__Excerpt to read__.

---

Date: 2006-04-18 00:58:36
Message-ID: 200604180058.k3I0was02090@candle.pha.pa.us
Views: Raw Message | Whole Thread | Download mbox | Resend email
Lists: pgsql-bugs pgsql-patches

Peter Brant wrote:
> Hi all,
>
> In the last couple of days, we've been bitten (a couple of times, on
> different servers) by an apparent glitch or bad interaction in the
> Windows implementation of rename().
>
> The relevant log message is:
>
> [2006-04-17 16:49:22.583 ] 2252 LOG: could not rename file
> "pg_xlog/000000010000010A000000BD" to
> "pg_xlog/000000010000010A000000D7", continuing to try
>
> It apparently just keeps on looping indefinitely. The "completed
> rename" message from port/dirmod.c never shows up.

---

__Tasks to perform__.
(1) List the four options that follow "Views:" in the mailing-list excerpt.
(2) Print the portion of the mailing-list excerpt from "Date: 2006-04-18 00:58:36" to "implementation of rename().".

__Information supplied__.

---

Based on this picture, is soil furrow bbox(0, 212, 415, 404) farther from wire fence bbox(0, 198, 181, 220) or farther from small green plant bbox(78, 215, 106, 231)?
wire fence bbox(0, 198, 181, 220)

---

__Solved tasks__.
(1) Raw Message, Whole Thread, Download mbox, Resend email

(2)
Date: 2006-04-18 00:58:36
Message-ID: 200604180058.k3I0was02090@candle.pha.pa.us
Views: Raw Message | Whole Thread | Download mbox | Resend email
Lists: pgsql-bugs pgsql-patches

Peter Brant wrote:
> Hi all,
>
> In the last couple of days, we've been bitten (a couple of times, on
> different servers) by an apparent glitch or bad interaction in the
> Windows implementation of rename().